>>

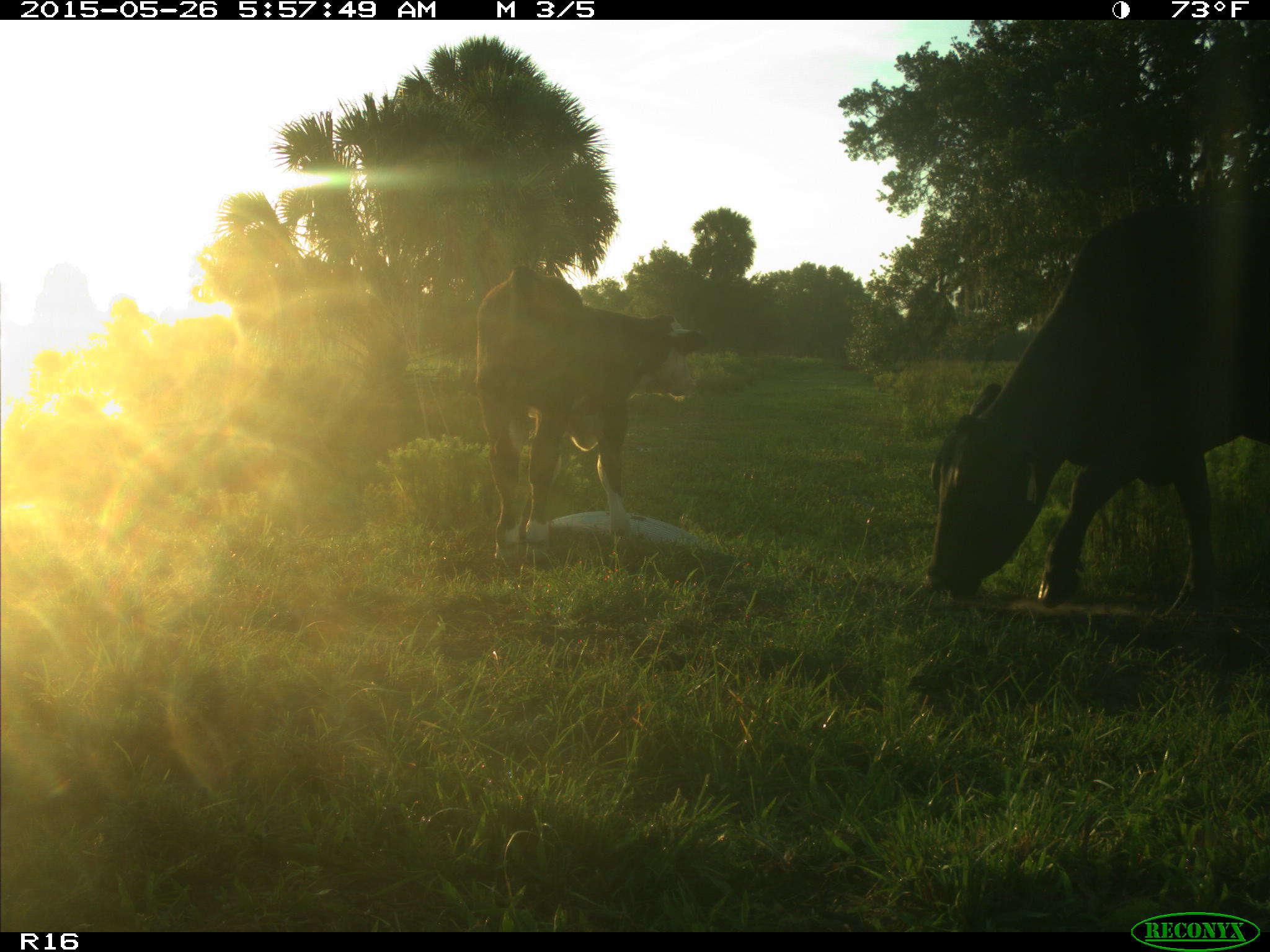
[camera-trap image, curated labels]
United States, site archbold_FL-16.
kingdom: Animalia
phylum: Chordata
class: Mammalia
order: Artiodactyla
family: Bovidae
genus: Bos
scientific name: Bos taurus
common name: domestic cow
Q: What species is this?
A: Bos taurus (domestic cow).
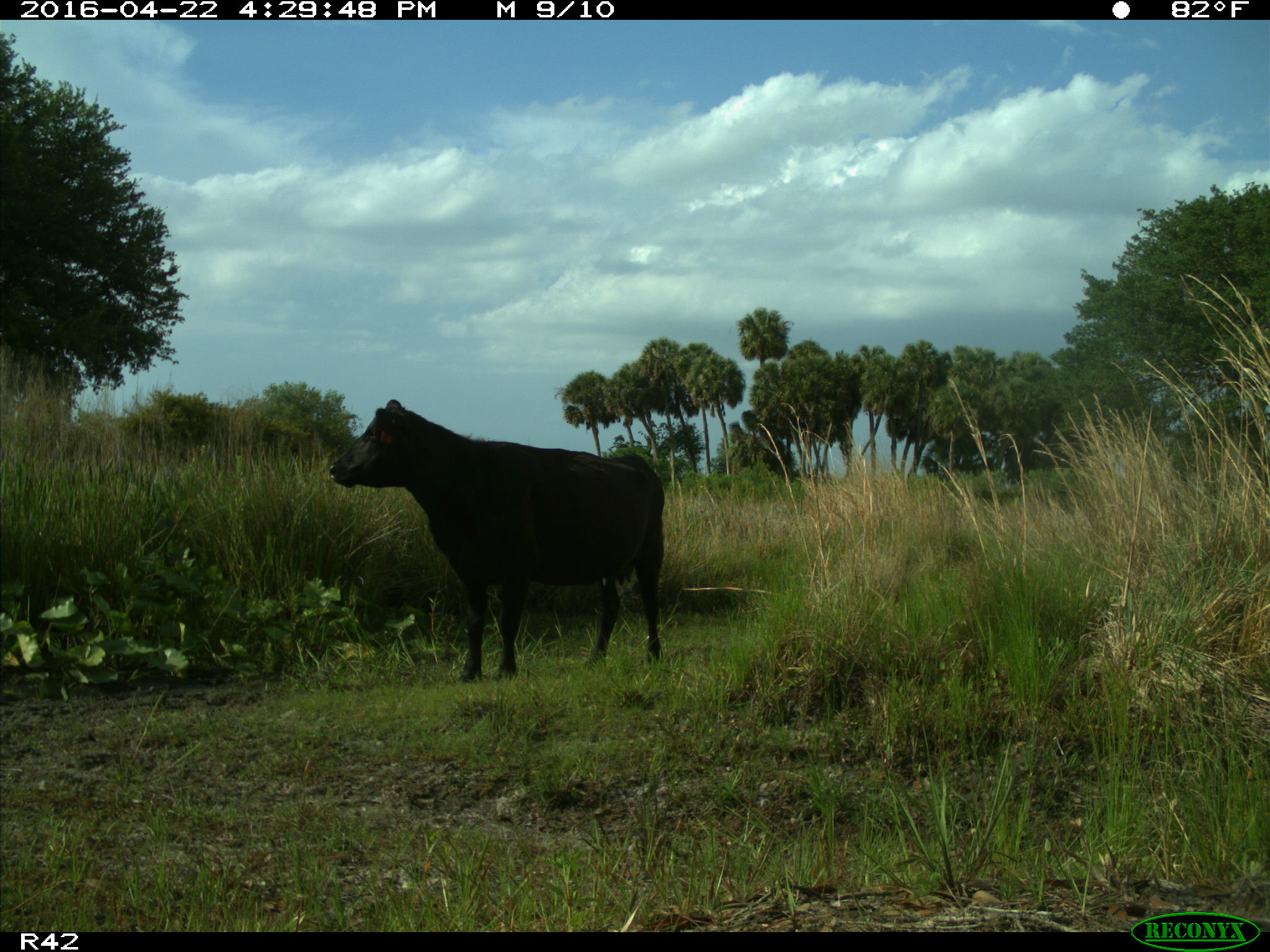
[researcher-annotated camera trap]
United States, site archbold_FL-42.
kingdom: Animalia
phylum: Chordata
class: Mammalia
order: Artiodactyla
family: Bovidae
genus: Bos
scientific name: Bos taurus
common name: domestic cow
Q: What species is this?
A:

<<

◆ **Requirement**
Report the lines above that have the word "site" in them.

◆ **Response to the exercise**
United States, site archbold_FL-16.
United States, site archbold_FL-42.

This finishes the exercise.